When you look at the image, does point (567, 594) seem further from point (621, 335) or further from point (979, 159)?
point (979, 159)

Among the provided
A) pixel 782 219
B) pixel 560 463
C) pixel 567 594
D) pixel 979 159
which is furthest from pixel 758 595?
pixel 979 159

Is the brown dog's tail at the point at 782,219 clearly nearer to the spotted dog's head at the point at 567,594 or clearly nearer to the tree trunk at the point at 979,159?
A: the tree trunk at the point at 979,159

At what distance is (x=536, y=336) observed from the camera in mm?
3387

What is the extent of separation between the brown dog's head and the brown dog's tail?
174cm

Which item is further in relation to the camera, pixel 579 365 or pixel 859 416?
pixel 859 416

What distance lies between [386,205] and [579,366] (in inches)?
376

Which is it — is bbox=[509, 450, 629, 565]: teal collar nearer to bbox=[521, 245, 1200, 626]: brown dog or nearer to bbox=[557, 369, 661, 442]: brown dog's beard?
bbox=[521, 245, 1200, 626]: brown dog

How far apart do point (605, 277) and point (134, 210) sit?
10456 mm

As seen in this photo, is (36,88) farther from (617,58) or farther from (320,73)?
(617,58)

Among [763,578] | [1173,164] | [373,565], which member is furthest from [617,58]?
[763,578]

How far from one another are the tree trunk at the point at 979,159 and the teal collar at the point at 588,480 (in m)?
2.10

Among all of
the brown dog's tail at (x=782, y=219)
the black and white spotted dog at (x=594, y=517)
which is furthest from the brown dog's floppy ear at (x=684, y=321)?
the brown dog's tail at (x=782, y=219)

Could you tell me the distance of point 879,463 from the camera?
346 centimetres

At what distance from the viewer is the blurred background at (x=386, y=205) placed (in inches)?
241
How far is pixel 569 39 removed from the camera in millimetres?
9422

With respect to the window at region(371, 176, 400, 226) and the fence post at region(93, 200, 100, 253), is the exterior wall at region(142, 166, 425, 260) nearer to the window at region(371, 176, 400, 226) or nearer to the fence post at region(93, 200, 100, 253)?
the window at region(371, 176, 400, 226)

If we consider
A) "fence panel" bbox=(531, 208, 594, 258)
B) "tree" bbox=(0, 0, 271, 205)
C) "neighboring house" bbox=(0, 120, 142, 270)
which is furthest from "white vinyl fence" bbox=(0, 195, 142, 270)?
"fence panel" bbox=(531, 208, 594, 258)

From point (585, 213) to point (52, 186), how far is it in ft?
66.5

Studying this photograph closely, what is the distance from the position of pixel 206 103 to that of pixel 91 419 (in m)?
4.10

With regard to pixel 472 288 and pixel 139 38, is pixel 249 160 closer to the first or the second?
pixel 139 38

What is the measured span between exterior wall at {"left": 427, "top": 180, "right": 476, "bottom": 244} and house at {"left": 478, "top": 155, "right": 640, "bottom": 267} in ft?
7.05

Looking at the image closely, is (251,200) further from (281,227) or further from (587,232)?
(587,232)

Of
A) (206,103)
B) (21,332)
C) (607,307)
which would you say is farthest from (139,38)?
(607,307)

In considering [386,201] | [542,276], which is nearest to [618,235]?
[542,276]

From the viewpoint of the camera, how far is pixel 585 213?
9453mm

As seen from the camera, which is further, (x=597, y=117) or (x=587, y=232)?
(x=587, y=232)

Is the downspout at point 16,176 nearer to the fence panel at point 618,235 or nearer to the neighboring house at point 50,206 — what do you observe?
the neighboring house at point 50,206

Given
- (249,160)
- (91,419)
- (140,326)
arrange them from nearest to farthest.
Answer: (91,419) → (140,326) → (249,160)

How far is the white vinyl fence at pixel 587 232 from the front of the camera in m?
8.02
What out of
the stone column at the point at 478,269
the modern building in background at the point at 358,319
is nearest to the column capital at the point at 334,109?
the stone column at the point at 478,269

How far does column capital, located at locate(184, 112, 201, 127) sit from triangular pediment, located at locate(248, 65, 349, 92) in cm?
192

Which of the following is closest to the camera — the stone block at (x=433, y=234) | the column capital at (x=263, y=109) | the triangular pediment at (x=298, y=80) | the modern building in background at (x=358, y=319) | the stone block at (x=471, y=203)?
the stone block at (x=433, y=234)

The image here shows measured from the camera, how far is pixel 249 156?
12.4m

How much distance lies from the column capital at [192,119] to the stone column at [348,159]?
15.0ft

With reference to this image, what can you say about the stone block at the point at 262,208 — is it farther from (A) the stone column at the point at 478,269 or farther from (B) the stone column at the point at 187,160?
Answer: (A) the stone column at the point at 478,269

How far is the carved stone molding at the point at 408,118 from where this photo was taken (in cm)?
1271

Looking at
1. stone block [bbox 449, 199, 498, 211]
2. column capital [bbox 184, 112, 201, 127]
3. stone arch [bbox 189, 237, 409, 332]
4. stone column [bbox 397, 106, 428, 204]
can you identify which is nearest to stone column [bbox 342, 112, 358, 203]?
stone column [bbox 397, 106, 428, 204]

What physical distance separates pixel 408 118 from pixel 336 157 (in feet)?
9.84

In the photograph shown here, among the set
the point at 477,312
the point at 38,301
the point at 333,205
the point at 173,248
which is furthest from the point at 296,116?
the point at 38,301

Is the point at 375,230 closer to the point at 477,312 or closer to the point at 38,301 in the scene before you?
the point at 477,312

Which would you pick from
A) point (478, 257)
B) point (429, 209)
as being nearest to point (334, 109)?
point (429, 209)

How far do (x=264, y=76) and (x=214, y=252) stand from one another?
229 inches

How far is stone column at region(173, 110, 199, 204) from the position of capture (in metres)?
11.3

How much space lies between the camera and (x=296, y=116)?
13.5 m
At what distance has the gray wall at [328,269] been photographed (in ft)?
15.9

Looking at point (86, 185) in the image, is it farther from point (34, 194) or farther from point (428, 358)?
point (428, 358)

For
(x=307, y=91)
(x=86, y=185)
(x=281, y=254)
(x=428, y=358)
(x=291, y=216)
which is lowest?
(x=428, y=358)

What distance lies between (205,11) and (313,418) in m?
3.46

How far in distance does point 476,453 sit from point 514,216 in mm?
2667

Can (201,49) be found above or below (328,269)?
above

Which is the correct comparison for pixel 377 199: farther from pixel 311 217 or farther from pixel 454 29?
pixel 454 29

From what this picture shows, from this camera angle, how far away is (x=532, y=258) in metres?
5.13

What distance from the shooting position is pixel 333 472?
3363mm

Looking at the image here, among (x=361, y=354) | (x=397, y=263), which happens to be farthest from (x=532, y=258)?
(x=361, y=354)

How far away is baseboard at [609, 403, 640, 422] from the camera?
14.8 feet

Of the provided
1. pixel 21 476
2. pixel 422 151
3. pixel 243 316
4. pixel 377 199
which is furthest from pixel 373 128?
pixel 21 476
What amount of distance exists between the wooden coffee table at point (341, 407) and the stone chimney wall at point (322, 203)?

════════

Please return the data above word for word, starting at its first line and ending with the line that contains "346 centimetres", with both ends included.

When you look at the image, does point (567, 594) seem further from point (621, 335) or further from point (979, 159)?
point (979, 159)

Among the provided
A) pixel 782 219
B) pixel 560 463
C) pixel 567 594
D) pixel 979 159
which is furthest from pixel 758 595?
pixel 979 159

Is the brown dog's tail at the point at 782,219 clearly nearer to the spotted dog's head at the point at 567,594 or clearly nearer to the tree trunk at the point at 979,159?
A: the tree trunk at the point at 979,159

At what distance is (x=536, y=336) observed from the camera in mm?
3387

What is the extent of separation between the brown dog's head and the brown dog's tail?
174cm

Which item is further in relation to the camera, pixel 579 365 or pixel 859 416?
pixel 859 416

What distance lies between [386,205] and [579,366] (in inches)?
376

Which is it — is bbox=[509, 450, 629, 565]: teal collar nearer to bbox=[521, 245, 1200, 626]: brown dog or nearer to bbox=[557, 369, 661, 442]: brown dog's beard?
bbox=[521, 245, 1200, 626]: brown dog

How far apart do point (605, 277) and point (134, 210) sit?
10456 mm

As seen in this photo, is (36,88) farther from (617,58) or farther from (320,73)?
(617,58)

Among [763,578] | [1173,164] | [373,565], which member is furthest from [617,58]?
[763,578]

How far from one another are the tree trunk at the point at 979,159 and the teal collar at the point at 588,480 (in m)?
2.10

Among all of
the brown dog's tail at (x=782, y=219)
the black and white spotted dog at (x=594, y=517)
which is furthest from the brown dog's floppy ear at (x=684, y=321)?
the brown dog's tail at (x=782, y=219)

Could you tell me the distance of point 879,463 from the camera?
346 centimetres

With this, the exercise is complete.